The hardest hit, officials said, were policyholders in Pennsylvania, where two employer-sponsored trusts - Suburban Professional and Business Owners Association's medical trust in Folsom, Delaware County, and Construction Industries Insurance Trust, in Pittsburgh - had health-care agreements with Cabot Day.
"The victims here . . . were working people who thought they were buying what they needed in terms of medical insurance and found out it was absolutely bogus," said Gus Schick, assistant inspector general at the Office of Labor Racketeering in Washington.

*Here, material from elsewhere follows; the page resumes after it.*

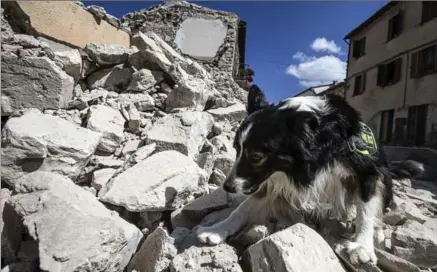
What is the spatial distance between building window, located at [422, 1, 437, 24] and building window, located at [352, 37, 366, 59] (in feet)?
19.3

The indictment was made public as the Justice Department announced in Washington that it intended to double the number of FBI agents investigating health-care fraud and set up special prosecution units in 12 cities, including Philadelphia.
Robert M. McKee, who heads the Office of Labor Racketeering here, said that the rising cost of health care has created a climate ripe for fraud.
"Small employers are so hungry for reasonably costing insurance sometimes that they may not go as far as they should or could" in checking out the provider companies, he said.
McKee, who said that Cabot Day was not licensed to operate anywhere in the United States, said the federal investigation got rolling with information
from the insurance departments in Pennsylvania and Delaware, including a series of complaints and inquiries about unpaid medical bills.
The 60-page indictment, which was returned last week but kept under seal until yesterday, paints a picture of greedy insurance officials who engaged in fraud through a pattern of misrepresentations and false promises.
"Screw them!" was what one defendant - J. William Vanderveer, general counsel at Cabot Day - allegedly responded when one insurance company employee expressed concern that claims were not being paid, the indictment contended.
"This is a very significant case demonstrating how individuals who are
bent on crime in the health-care field can siphon off the premiums . . . and leave injured workers holding the bag," said U.S. Attorney Michael M. Baylson at a news conference called to announce the indictment.
The defendants are Vanderveer; Frank L. O'Bryan, 45; Neil E. Smith, 61; and Robert M. Munroe, 41, all executives of the company, who live in Colorado; and Fred M. Dellorfano Jr., 51, a Boston lawyer, who was identified as an escrow agent of the firm.
Assistant U.S. Attorney Andrea G. Foulkes said the defendants - if convicted of all charges - are subject to prison terms of about 15 years under federal sentencing guidelines.
Federal authorities also are seeking to force the defendants to forfeit $5.6 million, Vanderveer's Colorado condo and the assets of Cabot Day and four other business entities allegedly used in the scheme.
The indictment described an alleged scheme that in some ways seemed incredibly simple: Take in lots of health-insurance premiums, pay only a fraction of claims and keep the rest.
But the five defendants - three of whom are lawyers - used 16 different bank and investment accounts and the company buried itself deep in corporate red tape, making the alleged fraud tough to investigate.
"They hoped to dazzle the unwary observer with a whole series of misrepresentations to make them appear legitimate when in fact they are not," said prosecutor Foulkes, who is handling the case with prosecutor Robert K. Gordon.
Cabot Day, for example, was described in the indictment as an off-shore reinsurance company chartered on the island of Tortola in the British Virgin Islands, acquired as a shell corporation by defendant Frank O'Bryan and then controlled by O'Bryan in Denver.
Suburban Professional, the indictment said, had an agreement with Cabot Day, and sent $144,000 in premium payments for reinsurance coverage, but Cabot Day paid virtually none of the $182,292 in claims submitted on behalf of employees.
The Pittsburgh-based Construction Industries Insurance Trust held assets for about 250 employers in the construction and construction-related industries in Pennsylvania, California, Delaware, West Virginia, Ohio and elsewhere for about 5,500 employees and their dependents.
The trust sent at least $3.7 million in premiums to Cabot Day and - according to the indictment - defendants O'Bryan, Vanderveer, Dellorfano and Munroe paid only about $853,767 in claims, leaving about $3.1 million in unpaid CIIT insurance claims.
O'Bryan, Vanderveer and Dellorfano, with the assistance of Munroe, used CIIT funds for their own benefit and to continue the fraud, according to the indictment.